L'exploitation de ces parcelles, qui est le signe d'une société n'ayant pas encore accompli sa transition agricole , explique, en partie, la faible productivité des anciennes structures collectives, les ruraux choisissant de rester dans ces dernières parce qu'elles leur offrent encore un certain nombre d'avantages sociaux (écoles, soins médicaux...), ainsi que l'accès à certains équipements et matériels collectifs, tout en consacrant le maximum de leur temps à leur production domestique.

Ainsi, la Russie ne semble pas se rapprocher du modèle agricole européen , fondé sur des exploitations agricoles moyennes, familiales et indépendantes. Si elle s'accommode, pour l'instant, de la coexistence de grands domaines extensifs et d'une production domestique sur des lopins de terres individuels, elle pourrait évoluer vers un modèle latifundiaire pour peu que des investisseurs, notamment issus de l'aval, entreprennent de restructurer les grandes exploitations héritées du collectivisme.

3. Une politique agricole qui a fait le choix du libéralisme sur le marché intérieur, sans renoncer au protectionnisme

Sous l'ère soviétique, les échanges de produits agricoles étaient régis par l'Etat qui procédait à des acquisitions de denrées en vue de les revendre à des prix inférieurs aux prix du marché. Ce système d'achats publics a disparu au cours des années 1990 (même s'il subsiste, de manière ponctuelle, sur le marché céréalier), au profit d'un commerce libre des produits agricoles.
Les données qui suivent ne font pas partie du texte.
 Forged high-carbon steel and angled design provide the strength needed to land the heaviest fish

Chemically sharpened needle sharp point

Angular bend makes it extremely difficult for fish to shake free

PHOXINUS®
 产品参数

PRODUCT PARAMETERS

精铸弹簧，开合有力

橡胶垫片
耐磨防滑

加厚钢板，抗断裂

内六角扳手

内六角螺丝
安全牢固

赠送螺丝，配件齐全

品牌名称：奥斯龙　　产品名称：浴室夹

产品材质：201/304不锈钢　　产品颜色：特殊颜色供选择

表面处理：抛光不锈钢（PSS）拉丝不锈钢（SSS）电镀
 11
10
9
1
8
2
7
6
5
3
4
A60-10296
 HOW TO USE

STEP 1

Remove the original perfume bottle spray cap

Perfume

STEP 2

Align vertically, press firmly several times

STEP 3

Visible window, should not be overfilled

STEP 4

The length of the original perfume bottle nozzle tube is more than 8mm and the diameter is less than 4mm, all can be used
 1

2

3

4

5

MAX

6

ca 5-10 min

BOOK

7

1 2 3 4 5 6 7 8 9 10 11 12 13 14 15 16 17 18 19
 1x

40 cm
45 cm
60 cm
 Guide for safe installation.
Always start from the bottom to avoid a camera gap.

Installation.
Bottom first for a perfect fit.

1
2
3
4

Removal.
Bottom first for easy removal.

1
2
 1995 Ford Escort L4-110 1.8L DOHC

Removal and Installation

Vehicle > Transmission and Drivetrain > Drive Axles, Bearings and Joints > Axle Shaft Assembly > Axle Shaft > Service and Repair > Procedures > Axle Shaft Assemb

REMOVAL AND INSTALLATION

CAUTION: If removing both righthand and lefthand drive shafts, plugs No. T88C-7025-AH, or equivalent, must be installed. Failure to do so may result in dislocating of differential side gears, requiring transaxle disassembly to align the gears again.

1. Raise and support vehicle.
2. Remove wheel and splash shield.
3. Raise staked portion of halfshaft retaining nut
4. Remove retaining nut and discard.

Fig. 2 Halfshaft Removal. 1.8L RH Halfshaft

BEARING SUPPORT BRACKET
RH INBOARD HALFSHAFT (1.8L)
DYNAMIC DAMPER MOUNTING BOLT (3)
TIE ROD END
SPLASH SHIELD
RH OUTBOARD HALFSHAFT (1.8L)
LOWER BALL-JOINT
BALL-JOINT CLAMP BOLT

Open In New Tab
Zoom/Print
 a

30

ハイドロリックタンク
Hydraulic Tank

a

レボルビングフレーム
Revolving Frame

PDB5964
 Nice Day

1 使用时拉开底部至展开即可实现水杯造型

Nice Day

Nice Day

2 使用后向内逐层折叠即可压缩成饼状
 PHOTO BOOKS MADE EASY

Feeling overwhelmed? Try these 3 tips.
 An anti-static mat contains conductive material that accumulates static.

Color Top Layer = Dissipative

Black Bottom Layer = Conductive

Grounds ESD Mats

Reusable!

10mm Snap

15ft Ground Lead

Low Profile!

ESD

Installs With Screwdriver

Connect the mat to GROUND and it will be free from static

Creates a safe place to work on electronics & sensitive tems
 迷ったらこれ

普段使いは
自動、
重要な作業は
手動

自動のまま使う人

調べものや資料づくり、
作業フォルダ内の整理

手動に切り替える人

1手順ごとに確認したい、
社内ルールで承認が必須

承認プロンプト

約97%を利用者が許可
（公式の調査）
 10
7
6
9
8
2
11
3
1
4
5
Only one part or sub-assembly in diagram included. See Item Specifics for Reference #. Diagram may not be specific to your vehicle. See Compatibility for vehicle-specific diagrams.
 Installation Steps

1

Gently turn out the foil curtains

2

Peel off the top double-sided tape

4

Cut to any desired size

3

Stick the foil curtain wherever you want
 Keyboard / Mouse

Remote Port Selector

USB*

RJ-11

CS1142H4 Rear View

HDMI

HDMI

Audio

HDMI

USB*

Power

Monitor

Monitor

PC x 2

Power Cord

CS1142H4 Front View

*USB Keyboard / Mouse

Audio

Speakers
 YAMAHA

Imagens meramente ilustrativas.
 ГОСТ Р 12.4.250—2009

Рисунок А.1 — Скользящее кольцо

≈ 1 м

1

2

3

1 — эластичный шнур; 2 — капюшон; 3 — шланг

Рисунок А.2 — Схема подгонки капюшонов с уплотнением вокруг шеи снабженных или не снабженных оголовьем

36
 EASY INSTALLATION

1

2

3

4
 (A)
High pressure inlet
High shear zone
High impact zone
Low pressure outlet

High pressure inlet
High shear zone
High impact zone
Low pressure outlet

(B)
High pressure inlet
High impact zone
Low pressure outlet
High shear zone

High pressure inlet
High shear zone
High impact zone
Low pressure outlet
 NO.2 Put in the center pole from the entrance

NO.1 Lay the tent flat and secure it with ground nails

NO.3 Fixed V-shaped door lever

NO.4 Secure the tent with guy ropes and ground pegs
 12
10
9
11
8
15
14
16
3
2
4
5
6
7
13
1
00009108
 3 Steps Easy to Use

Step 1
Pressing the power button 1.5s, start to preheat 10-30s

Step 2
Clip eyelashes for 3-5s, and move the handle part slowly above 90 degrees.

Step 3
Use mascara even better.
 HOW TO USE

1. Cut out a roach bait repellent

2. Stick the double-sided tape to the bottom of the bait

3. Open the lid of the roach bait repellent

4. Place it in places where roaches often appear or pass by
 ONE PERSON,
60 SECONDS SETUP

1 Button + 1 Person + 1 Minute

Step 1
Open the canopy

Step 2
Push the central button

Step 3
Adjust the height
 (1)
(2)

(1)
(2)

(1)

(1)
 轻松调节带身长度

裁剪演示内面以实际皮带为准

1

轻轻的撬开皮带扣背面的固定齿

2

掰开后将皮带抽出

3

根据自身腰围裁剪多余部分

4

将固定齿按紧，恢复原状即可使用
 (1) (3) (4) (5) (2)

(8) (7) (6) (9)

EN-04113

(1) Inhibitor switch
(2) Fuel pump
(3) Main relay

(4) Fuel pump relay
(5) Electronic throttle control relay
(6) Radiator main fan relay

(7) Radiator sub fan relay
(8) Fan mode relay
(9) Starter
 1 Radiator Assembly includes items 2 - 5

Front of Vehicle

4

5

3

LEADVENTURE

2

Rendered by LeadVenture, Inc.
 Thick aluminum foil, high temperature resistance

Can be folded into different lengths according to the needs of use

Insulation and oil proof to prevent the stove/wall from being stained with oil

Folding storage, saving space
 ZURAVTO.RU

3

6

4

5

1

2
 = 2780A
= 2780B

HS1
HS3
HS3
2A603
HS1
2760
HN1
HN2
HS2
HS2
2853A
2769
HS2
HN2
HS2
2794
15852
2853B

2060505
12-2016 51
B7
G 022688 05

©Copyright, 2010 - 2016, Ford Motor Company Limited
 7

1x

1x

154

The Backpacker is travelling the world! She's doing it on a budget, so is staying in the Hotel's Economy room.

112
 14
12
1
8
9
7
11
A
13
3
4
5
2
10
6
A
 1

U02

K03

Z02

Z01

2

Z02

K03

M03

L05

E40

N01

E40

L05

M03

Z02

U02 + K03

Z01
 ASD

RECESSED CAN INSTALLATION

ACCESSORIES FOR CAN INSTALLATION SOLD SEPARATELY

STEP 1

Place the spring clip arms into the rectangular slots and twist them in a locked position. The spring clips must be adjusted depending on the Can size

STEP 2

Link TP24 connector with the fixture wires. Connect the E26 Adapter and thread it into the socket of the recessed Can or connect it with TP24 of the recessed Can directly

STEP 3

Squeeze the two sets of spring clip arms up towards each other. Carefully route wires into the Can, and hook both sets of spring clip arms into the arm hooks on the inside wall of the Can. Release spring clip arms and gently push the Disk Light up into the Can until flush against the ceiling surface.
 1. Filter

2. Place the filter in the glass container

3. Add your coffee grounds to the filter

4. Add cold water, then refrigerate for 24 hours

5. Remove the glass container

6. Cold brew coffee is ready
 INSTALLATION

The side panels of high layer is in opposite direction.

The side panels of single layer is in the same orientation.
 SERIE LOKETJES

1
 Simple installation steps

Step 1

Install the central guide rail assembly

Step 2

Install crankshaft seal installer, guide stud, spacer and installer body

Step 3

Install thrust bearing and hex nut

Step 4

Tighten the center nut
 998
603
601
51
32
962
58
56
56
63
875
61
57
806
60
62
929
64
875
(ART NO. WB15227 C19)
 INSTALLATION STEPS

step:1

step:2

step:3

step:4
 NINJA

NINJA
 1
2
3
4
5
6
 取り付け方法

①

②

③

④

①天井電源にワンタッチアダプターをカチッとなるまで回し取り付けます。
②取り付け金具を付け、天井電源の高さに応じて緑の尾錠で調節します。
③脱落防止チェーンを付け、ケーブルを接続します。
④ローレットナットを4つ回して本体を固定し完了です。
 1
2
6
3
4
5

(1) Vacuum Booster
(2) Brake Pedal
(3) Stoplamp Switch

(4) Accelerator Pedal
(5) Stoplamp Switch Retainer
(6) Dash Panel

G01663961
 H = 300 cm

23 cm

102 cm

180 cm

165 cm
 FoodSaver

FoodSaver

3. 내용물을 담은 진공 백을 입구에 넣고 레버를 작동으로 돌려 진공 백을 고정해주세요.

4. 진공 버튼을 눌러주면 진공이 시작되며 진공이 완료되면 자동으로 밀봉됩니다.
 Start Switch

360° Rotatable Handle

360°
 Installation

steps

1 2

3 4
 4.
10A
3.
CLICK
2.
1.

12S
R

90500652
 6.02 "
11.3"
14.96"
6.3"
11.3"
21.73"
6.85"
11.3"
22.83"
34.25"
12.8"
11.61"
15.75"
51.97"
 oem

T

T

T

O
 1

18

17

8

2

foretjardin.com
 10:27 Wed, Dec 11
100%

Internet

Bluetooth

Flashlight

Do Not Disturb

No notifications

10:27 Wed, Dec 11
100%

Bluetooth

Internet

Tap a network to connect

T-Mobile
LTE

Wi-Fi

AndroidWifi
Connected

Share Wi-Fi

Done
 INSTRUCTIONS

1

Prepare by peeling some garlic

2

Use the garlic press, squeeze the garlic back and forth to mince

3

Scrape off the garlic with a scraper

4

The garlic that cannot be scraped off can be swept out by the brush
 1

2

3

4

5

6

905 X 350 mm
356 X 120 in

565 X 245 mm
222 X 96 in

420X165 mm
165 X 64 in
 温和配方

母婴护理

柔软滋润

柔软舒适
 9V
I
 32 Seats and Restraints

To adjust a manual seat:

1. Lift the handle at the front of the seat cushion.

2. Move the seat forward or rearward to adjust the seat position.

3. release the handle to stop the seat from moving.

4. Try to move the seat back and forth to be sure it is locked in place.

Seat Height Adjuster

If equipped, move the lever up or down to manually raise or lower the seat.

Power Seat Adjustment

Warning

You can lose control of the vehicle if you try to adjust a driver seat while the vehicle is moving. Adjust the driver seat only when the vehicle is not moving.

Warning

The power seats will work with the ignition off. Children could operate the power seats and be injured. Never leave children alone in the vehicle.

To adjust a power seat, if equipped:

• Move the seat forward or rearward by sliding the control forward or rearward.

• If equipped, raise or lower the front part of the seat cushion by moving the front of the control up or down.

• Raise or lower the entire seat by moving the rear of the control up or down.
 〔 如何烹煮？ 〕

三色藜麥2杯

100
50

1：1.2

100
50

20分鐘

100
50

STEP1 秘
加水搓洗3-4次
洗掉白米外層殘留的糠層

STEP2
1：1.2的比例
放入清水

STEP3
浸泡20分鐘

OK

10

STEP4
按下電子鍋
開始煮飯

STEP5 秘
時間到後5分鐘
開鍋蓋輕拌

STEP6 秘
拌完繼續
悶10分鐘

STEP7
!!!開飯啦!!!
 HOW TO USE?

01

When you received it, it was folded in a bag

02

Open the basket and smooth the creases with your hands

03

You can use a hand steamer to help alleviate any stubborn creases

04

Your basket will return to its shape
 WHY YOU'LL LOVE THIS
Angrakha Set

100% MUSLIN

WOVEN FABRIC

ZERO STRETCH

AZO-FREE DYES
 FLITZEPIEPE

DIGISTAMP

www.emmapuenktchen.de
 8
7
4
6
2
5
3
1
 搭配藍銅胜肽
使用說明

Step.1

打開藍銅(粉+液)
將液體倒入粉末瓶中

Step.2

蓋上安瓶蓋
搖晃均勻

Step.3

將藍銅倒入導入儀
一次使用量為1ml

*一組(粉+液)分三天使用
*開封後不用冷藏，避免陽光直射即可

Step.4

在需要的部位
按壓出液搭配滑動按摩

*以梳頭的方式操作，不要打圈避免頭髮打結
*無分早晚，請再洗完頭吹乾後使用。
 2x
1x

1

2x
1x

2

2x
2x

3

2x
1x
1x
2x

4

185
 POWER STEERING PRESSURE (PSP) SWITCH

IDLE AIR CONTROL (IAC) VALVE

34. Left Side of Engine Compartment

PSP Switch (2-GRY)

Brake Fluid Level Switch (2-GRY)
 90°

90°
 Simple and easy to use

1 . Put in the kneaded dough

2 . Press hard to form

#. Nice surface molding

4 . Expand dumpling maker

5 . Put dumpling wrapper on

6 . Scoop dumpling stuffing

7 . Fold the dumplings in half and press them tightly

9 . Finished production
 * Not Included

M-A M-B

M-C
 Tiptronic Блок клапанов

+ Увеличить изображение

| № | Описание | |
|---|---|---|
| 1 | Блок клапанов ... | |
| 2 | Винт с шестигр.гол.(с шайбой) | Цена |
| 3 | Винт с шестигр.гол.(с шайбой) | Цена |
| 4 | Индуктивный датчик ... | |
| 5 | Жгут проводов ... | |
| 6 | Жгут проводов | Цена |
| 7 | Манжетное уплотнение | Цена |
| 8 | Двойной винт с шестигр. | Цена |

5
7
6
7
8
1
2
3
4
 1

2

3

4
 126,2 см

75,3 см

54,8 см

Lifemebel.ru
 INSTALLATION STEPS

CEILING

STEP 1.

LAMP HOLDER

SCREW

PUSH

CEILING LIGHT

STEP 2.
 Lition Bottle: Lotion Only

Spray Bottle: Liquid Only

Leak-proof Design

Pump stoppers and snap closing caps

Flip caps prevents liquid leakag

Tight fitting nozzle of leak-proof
Parallèlement, les crédits fédéraux consacrés à l'attribution de soutiens indifférenciés à la production ont été réduits et réorientés, notamment en faveur du financement du crédit agricole .

Selon des informations recueillies auprès de la Mission économique à Moscou, le budget agricole russe reste de taille modeste. Au niveau fédéral , il s'établissait à 31,3 milliards de roubles en 2003, soit environ 921 millions d'euros . Rappelons, à titre de comparaison, qu'en France, le seul budget du ministère de l'agriculture, hors aides reçues de l'Union européenne, représente plus de 5 milliards d'euros et l'ensemble des soutiens publics à l'agriculture plus de 28 milliards d'euros.

Plus de la moitié des crédits russes à l'agriculture (16,5 milliards de roubles) est consacrée au soutien de la production, mais principalement sous des formes indirectes : aide à la fertilisation des sols, amélioration foncière, soutien de l'amélioration génétique, prêts bonifiés. Des aides directes sont toutefois prévues dans le domaine de l'élevage (2 milliards de roubles) et au titre de la mise en place des cultures (1,3 milliard de roubles).

Ainsi, l'ensemble des mesures de soutien à la production représente en moyenne 2,2 euros par hectare et par an , ce qui est peu.

Le budget agricole fédéral finance, par ailleurs, outre la réforme foncière, un programme de développement rural et un programme de capitalisation des banques agricoles.

Le choix d'une politique libérale dans le domaine agricole s'accompagne, toutefois, du développement d'un protectionnisme , illustré par l'apparition, depuis 1995, de droits de douane. A cet égard, la Russie tient un discours véhément à l'encontre de la politique agricole commune (PAC) qu'elle accuse de subventionner des produits agricoles non compétitifs.

M. Sergueï Dankvert, vice-ministre de la Fédération de Russie en charge de l'agriculture, a ainsi déclaré aux membres de la délégation que les produits subventionnés par la PAC ne pouvaient être acceptés sur le marché russe et a justifié l'existence des taxes par le souci de protéger le développement des productions russes.